Precisely-controlled, a few layers of iron titanate inverse opal structure for enhanced photoelectrochemical water splitting

Iron titanate (Fe2TiO5) is a promising photoanode material due to a narrow band gap, appropriate band edges, robustness and abundance. However, its performance is limited because of its low conductivity and short hole diffusion length. Precisely controlled, a few Fe2TiO5 layers of inverse opal structure (IOS) is fabricated via a layer-by-layer self-assembly and then treated by hybrid microwave annealing to produce a highly crystalline, yet IOS morphology-preserved Fe2TiO5 photoanode film for solar water splitting.

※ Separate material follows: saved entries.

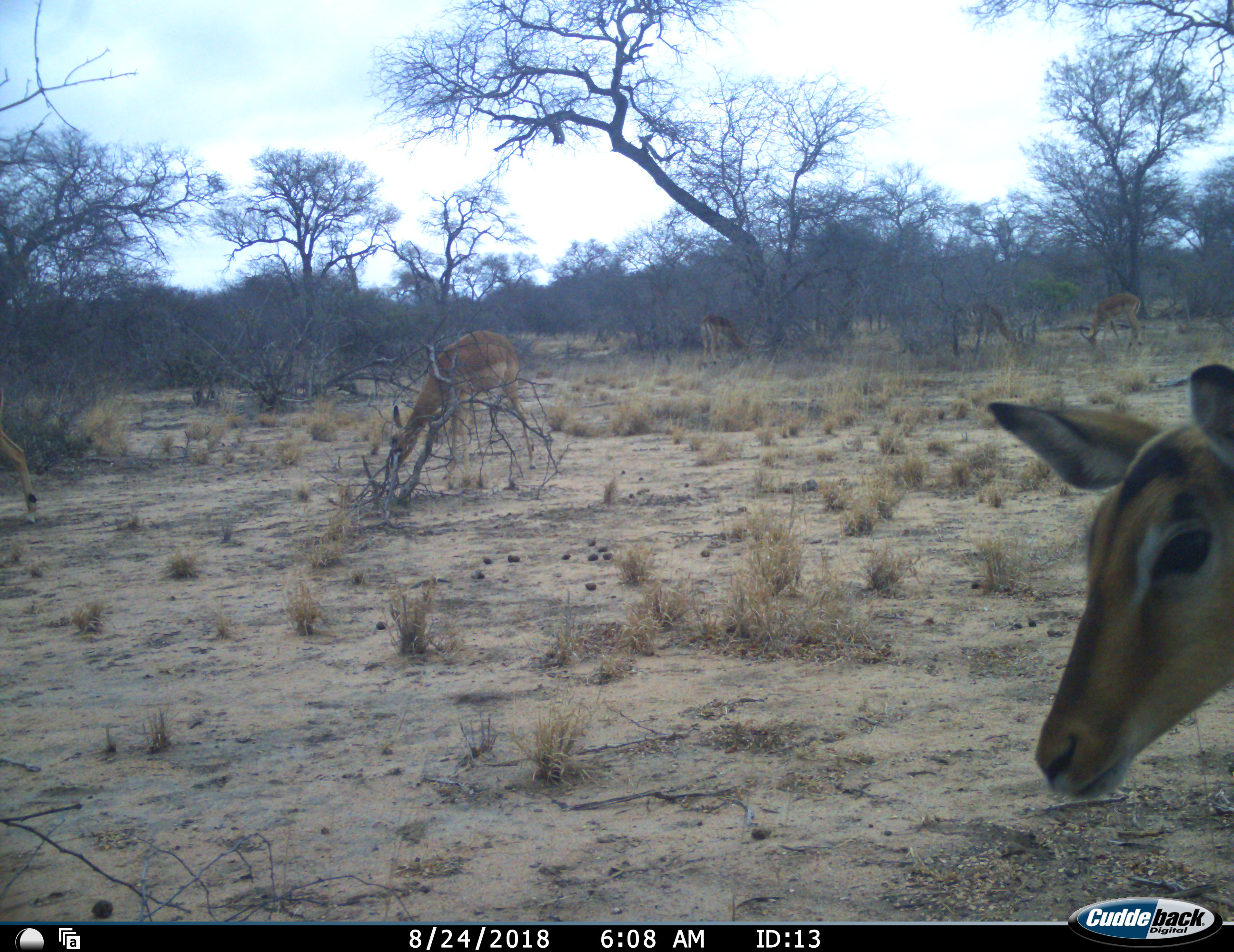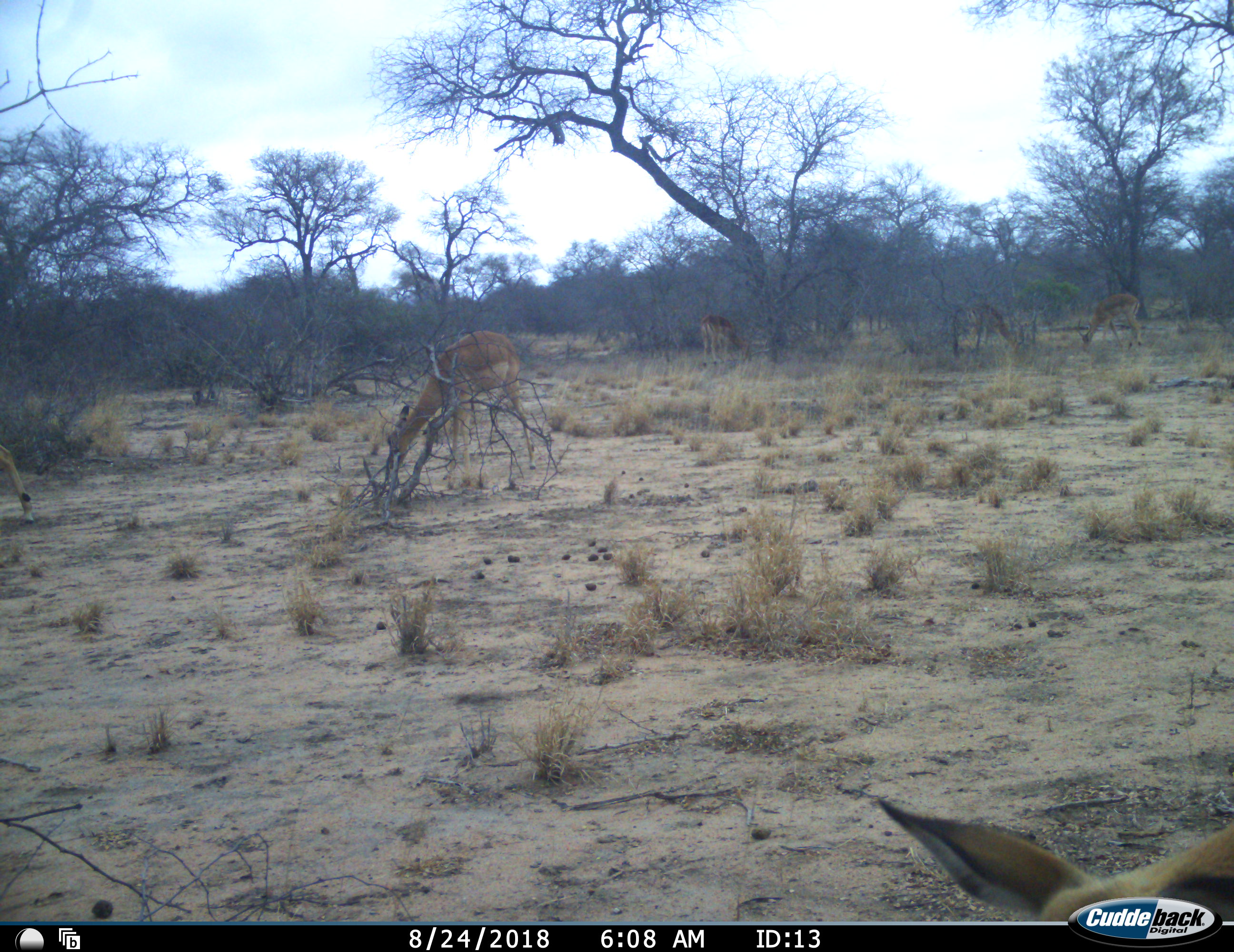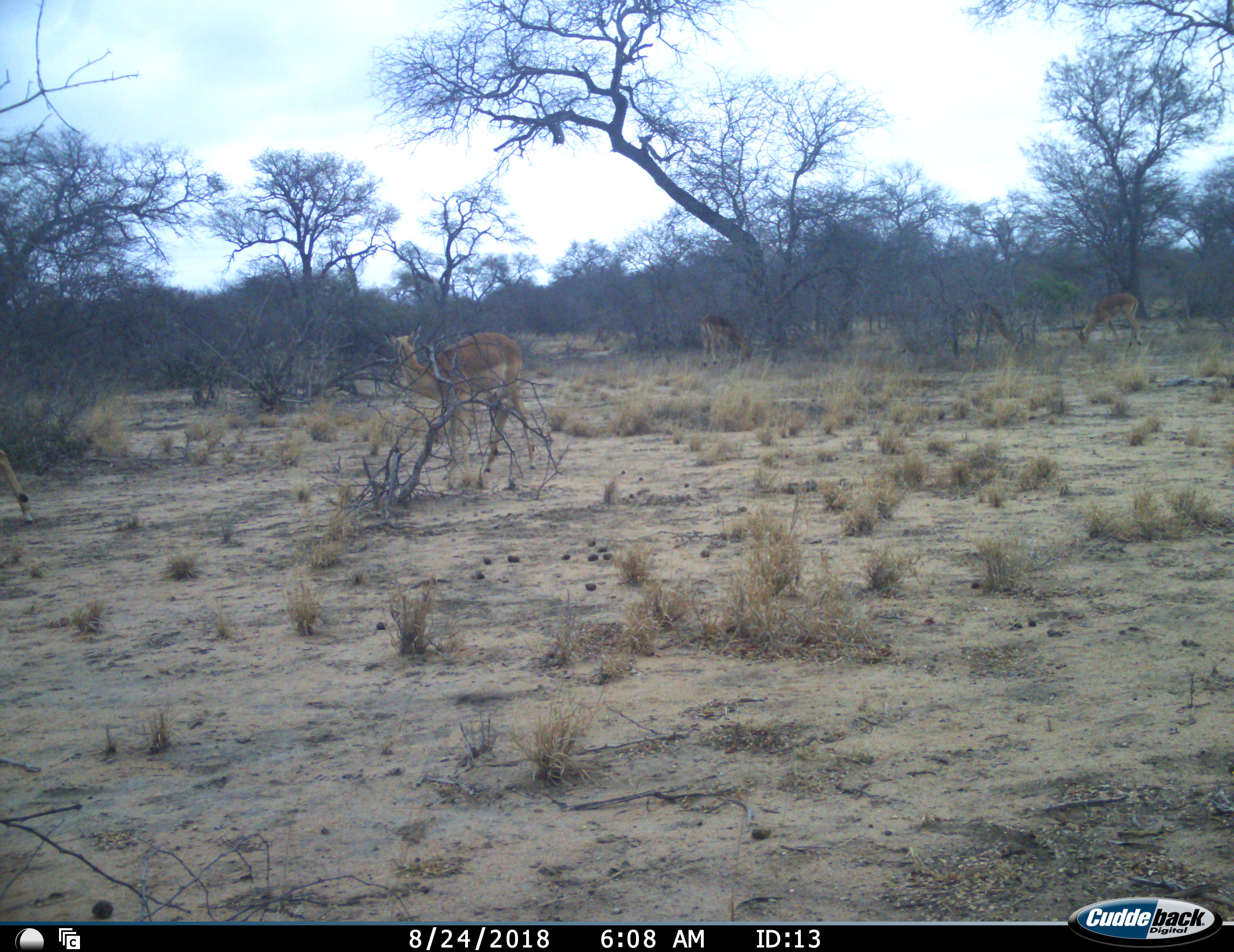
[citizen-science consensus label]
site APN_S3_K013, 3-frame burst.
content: unidentified animal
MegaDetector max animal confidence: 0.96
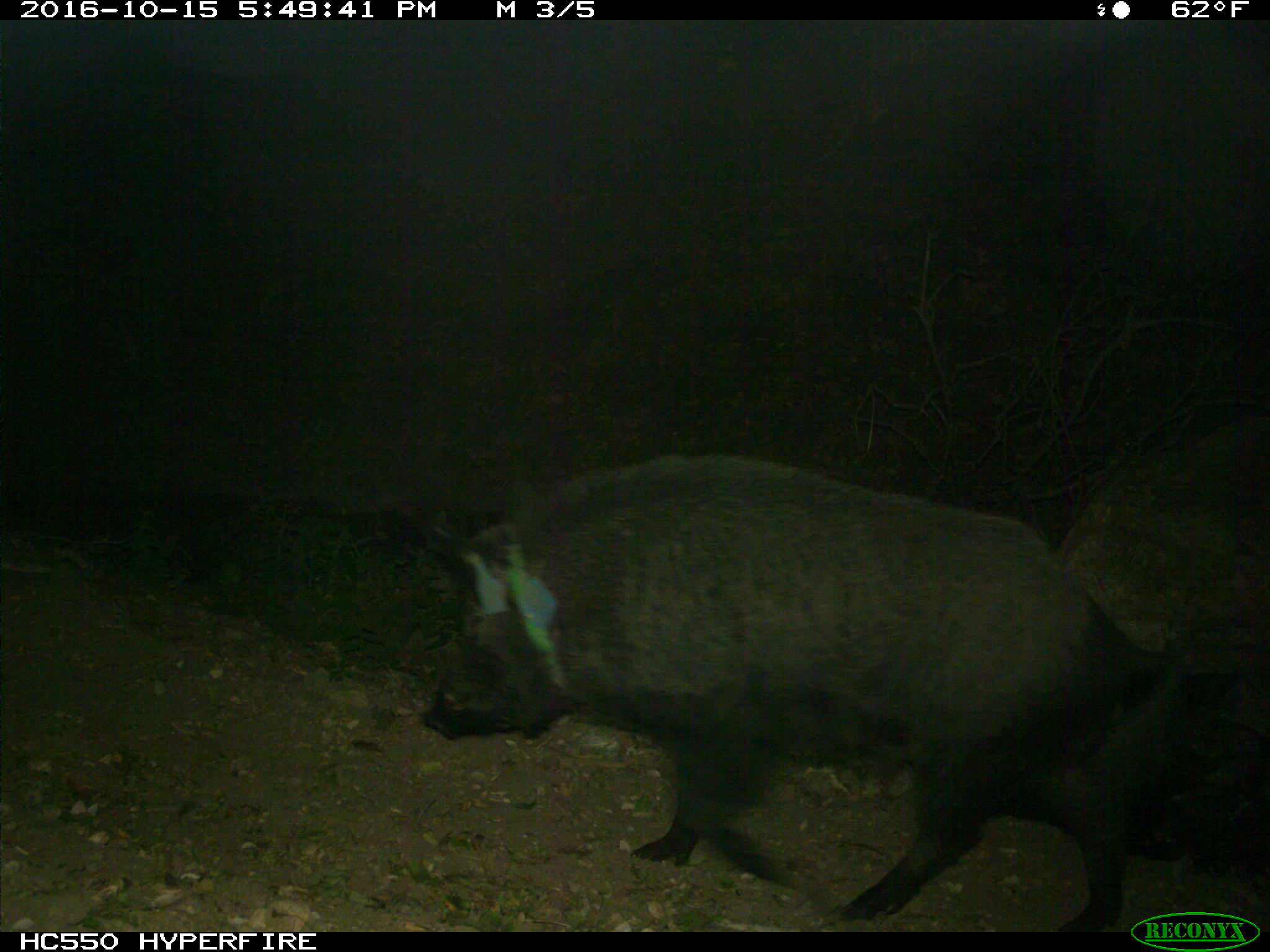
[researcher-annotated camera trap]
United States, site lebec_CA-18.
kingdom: Animalia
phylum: Chordata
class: Mammalia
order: Artiodactyla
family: Suidae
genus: Sus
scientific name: Sus scrofa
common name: wild boar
Sus scrofa (wild boar).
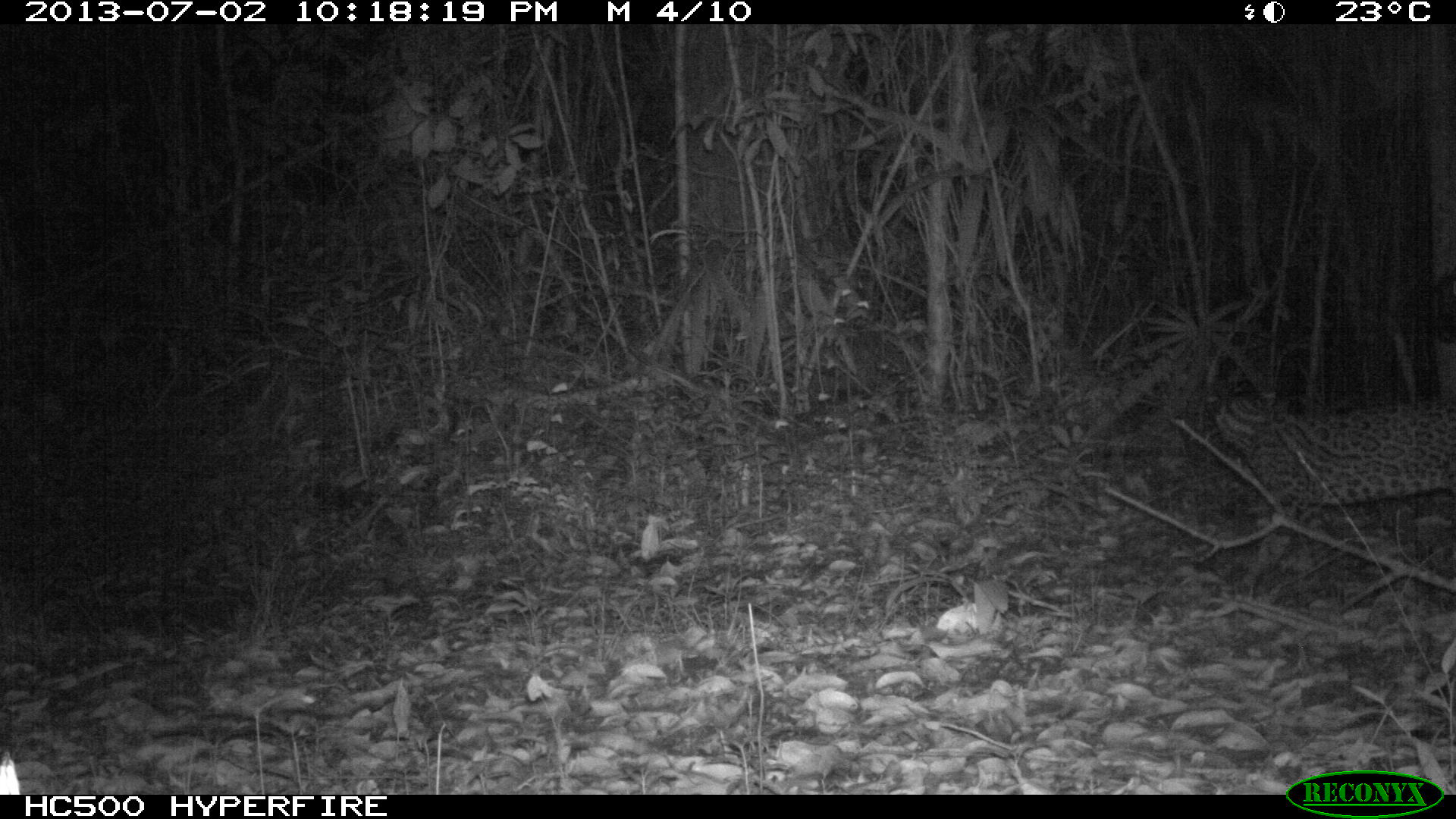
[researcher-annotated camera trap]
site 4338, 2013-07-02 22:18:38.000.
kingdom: Animalia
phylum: Chordata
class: Mammalia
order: Carnivora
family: Felidae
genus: Leopardus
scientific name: Leopardus pardalis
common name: ocelot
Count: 1.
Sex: female.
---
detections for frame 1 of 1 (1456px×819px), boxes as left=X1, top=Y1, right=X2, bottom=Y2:
leopardus pardalis: left=1207, top=385, right=1456, bottom=571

The highly transparent Fe2TiO5 IOS film shows a greatly enhanced visible light harvesting, higher density of catalytically more active crystal planes, and many single crystalline nanoplates grown on the IOS architecture, relative to a reference planar film prepared under similar conditions. As a result, the optimized 'exactly' three Fe2TiO5 layers IOS electrode with a sacrificial gallium oxide underlayer and a ternary (Ni2CoFe)OOH co-catalyst records 2.08 mA cm−2 at 1.23 VRHE under 1 sun (100 mW cm−2) irradiation, which is the highest photocurrent density produced by Fe2TiO5 photoanode up to date.